Cuda performance randomly improves in a quantized manner

I’m experiencing the problem that the performance of cuda seems to be artificially limited and randomly improves while run-time in a quantized manner. I see this behavior with the TX2, but not with the TX1. My question is how I can always get maximal performance instead.

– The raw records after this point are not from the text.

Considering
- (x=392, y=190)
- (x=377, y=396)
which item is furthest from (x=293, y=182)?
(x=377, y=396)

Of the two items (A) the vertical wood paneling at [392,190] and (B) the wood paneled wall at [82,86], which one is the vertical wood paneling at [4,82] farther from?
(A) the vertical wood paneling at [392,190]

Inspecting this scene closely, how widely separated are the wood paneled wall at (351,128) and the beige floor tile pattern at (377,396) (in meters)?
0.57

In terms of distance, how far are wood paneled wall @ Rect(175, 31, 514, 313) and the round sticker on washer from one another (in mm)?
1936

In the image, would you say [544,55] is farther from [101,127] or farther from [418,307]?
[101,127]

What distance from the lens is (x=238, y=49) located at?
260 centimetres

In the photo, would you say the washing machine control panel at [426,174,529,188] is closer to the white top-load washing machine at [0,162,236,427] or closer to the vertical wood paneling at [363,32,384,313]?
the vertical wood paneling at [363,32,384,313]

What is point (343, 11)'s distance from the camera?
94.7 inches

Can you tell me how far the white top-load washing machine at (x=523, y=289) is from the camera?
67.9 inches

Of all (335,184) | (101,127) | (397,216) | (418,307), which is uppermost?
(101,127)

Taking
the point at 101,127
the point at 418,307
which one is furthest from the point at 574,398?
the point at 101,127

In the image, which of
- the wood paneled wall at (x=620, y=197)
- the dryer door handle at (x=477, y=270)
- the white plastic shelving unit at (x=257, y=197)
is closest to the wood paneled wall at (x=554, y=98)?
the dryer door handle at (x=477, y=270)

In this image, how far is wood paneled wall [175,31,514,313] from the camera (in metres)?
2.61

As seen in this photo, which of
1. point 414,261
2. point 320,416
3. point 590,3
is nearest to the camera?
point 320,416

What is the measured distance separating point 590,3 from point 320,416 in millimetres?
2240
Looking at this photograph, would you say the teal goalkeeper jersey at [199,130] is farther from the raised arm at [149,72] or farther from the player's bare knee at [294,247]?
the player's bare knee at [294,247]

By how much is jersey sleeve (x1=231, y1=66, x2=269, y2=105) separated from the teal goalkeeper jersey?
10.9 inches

For demonstration I wrote a little test-application which renders the mandelbrot-set over and over again. This is an example output it creates:

1s, 33.5 fps (kernel: 0.018ms + sync: 24.822ms = 24.841ms)
2s, 40.2 fps (kernel: 0.018ms + sync: 24.817ms = 24.835ms)
3s, 40.2 fps (kernel: 0.018ms + sync: 24.808ms = 24.827ms)
4s, 40.2 fps (kernel: 0.018ms + sync: 24.827ms = 24.846ms)
5s, 40.2 fps (kernel: 0.018ms + sync: 24.825ms = 24.844ms)
6s, 47.6 fps (kernel: 0.019ms + sync: 18.750ms = 18.769ms)
7s, 53.3 fps (kernel: 0.018ms + sync: 18.742ms = 18.760ms)
8s, 53.3 fps (kernel: 0.018ms + sync: 18.751ms = 18.769ms)
9s, 53.3 fps (kernel: 0.019ms + sync: 18.744ms = 18.762ms)
10s, 53.3 fps (kernel: 0.018ms + sync: 18.753ms = 18.771ms)
11s, 53.3 fps (kernel: 0.018ms + sync: 18.749ms = 18.767ms)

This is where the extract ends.